When Indiana and Arkansas passed their controversial "religious freedom" bills last year, gay rights groups cried out. Activists argued that these laws would effectively legalize discrimination, allowing shopkeepers to turn away gay patrons.
At the height of the fracas, an unlikely voice chimed in.
"These bills rationalise injustice," Apple CEO Tim Cook wrote in a widely-circulated Washington Post op-ed last March. Cook, who is gay, said in the op-ed that he was speaking out on behalf of Apple.
Around that same time, another high-profile executive was discussing a social mission of his own. Troubled by the deaths of Trayvon Martin and Michael Brown, Starbucks CEO Howard Schultz announced last March a campaign to tackle racism in America by having baristas talk to their customers about race relations.
To business school professors Aaron Chatterji and Michael Toffel, these efforts had something in common - they seemed to represent a new kind of corporate activism.
"These CEOs are intentionally courting controversy by weighing in on contentious issues without any obvious pretense of raising profits."
"These CEOs are intentionally courting controversy by weighing in on contentious issues without any obvious pretense of raising profits," the pair wrote in the Harvard Business Review last year. They noted other examples, like Goldman Sachs chief executive Lloyd Blankfein's comments supporting gay marriage, or Facebook chief operating officer Sheryl Sandberg's work combatting gender discrimination.
Chatterji, an associate professor at Duke, and Toffel, a professor at Harvard, have previously studied how companies manage their ethical reputations. There's long been a tradition of companies contributing to the social good. McDonald's, for instance, touts a charity for sick children. Oil and gas company BP plays up its efforts to uphold human rights and protect the environment.
These kinds of projects are not wholly altruistic. Through their so-called "corporate responsibility" work, companies hope to generate a warm glow that attracts customers and softens politicians.
But gay marriage and race relations are lightning rod issues in America, and it's not immediately clear if speaking out on them will attract customers or push them away.

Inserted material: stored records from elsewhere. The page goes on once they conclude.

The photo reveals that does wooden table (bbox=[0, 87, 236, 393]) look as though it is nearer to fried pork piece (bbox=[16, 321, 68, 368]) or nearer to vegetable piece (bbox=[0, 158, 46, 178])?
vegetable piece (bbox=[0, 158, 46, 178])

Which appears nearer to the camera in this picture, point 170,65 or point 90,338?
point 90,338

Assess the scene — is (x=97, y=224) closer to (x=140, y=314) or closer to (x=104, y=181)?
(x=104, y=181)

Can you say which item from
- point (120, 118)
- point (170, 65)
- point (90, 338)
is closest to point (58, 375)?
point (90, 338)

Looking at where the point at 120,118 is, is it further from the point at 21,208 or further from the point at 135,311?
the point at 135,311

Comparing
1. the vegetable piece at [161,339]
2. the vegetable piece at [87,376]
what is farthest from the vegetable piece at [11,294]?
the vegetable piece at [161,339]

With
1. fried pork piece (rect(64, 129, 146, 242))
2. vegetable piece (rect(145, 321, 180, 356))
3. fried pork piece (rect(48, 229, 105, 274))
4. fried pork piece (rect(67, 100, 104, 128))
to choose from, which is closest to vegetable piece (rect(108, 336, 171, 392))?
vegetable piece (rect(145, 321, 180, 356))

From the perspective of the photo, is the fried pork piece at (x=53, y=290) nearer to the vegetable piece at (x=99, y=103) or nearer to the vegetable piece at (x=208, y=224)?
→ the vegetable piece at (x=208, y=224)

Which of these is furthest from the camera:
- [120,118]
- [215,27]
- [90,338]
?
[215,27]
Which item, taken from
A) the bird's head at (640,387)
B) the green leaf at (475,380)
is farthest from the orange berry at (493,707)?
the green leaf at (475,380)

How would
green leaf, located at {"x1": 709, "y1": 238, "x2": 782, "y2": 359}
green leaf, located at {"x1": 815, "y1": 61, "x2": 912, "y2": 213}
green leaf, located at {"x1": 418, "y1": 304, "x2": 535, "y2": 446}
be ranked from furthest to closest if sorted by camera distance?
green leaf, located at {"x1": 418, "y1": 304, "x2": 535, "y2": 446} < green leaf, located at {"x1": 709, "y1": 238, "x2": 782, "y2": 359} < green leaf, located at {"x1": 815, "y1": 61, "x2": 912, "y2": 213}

"What we think makes this new is that many CEOs are now speaking out on controversial issues largely unrelated to the bottom line," Chatterji says. "If you're a businessperson, why would you want to alienate a large percentage of your customers?"
Recently, Chatterji and Toffel ran some online experiments to try to understand the impact of this social activism by CEOs. They used the example of Tim Cook and gay rights. The media wrote extensively about Cook's op-ed, but did really change the public's mind?
In their first experiment, the researchers wanted to see if they could sway people's opinions of Indiana's religious freedom law. One group was asked point-blank about the law. About half said they supported it. Other groups were told that some people thought the law was discriminatory. With that knowledge, support for the law fell to 40 percent.
What was interesting was that it didn't matter if the researchers used Tim Cook's name or not in the experiment. All they had to do was mention that the law might condone gay discrimination, and support for the law dropped. There wasn't anything special about the Apple CEO.
In the next experiment, though, the researchers found that Cook's activism likely didn't hurt Apple's business-instead, it helped. When people were told that the Apple CEO had spoken out against Indiana's religious freedom law, they were more likely to say they intended to buy Apple products in the near future. By contrast, when people were told about one of Tim Cook's bland opinions on management philosophy, it had little effect on purchase plans.
It seems that Cook's gay rights activism particularly motivated people to buy from the company.
Cook's activism was most effective, of course, at opening up the wallets of people who already supported same-sex marriage. Same-sex marriage opponents didn't seem to care one way or the other.
Chatterji and Toffel emphasize that this is just one experiment about one recent example of CEO activism. They plan on doing more work exploring this phenomenon-how CEOs through history involved themselves in social movements, why recent CEOs seem to be much more eager to take the lead on controversial issues, and whether their actions cost them customers.
The case of Tim Cook illustrates, at least, that engaging in hot-button issues might even be good for business. Even if his remarks weren't particularly effective at changing public opinion, as a famous figure he drew attention to the debate. And more importantly, his activism put Apple in the news - reminding many Americans to buy more Apple products.